A2 cA dA cA| FA cA BA GA| FA cA dA ce| fe de cd Bc|
A2 cA dA cA| FA cA BA GA| FA cA dA ce| fe de cd eg|
_g2 de ce e=g| _g2 de c=B Ae| _g2 de ce e=g| fe de cd eg|
_g2 de ce e=g| _g2 de c=B Ae| _g2 de ce e=g| fe de cd _Bc|
Hey, this tune is memorable after just one hearing! This tune really goes somewhere significant! The B section is a great and wonderful contrast to the A section, which is a bit pendant—a little like a Kreutzer violin exercise with its arpeggios.
But perhaps it needs the rigidity and pendantic A section to bring out the wonderful relief to the B section with that great G-sharp!
Inwardly, I think of the A section as the Moral section and the B as the Laxity of Morals section—free from the straightjacket of Broken Chords and Tyranny of Diatonism by virtue of its blatant long G-sharp. ("I’m free!")

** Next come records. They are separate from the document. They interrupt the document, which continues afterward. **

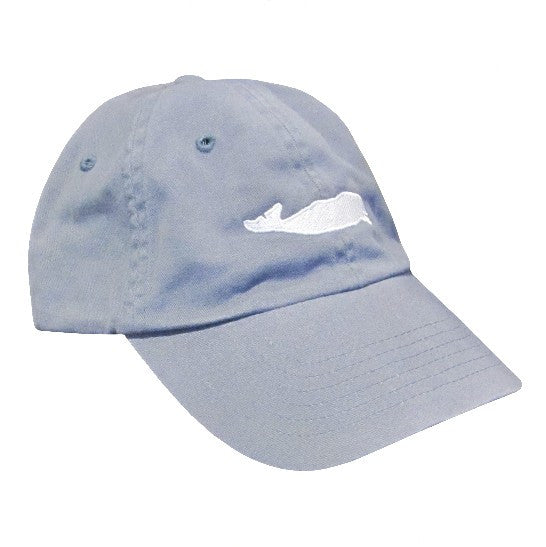 The Melville Society White Whale Hat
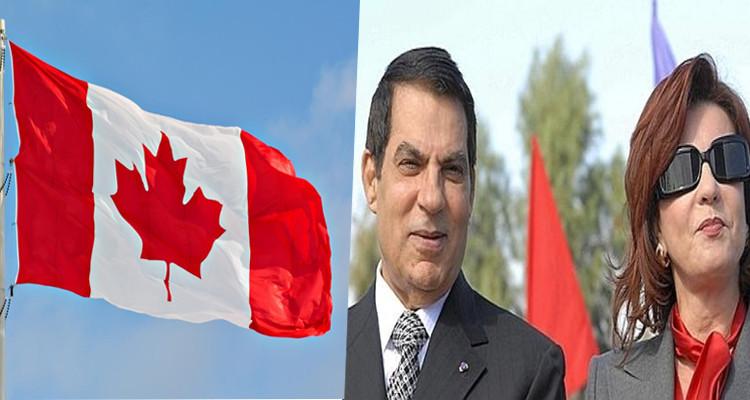 كندا التمديد تجميد ممتلكات بن علي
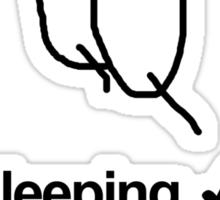 Spooning Sticker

This tune is well worth recording but although I’d give you credit and copyright , I,’d know it by another name: "A Laxity of Legalism."
(I hate the straightjacket of self-righteous religious legalism and as a Christian can’t bring myself to tell others that this great tune I’m playing is called, "A Laxity of Morals."
So I hope you don’t mind my alternate title? Besides, "A Laxity of Legalism" is alliterative and it’s controversial.
I’d druther pick on the sins on the religious rule riters? (sic)
Thanks for the excited praise. I would rather you kept the title I gave it, but I can’t (and wouldn’t want to) prevent you from calling it whatever you want to.
I do find it sad though that you find your religion such a strait-jacket that it would interfere with your playing a tune by it’s given title.
What about tunes like "the devil among the tailors" or "the devil’s dream"? do you play them? Have you renamed them?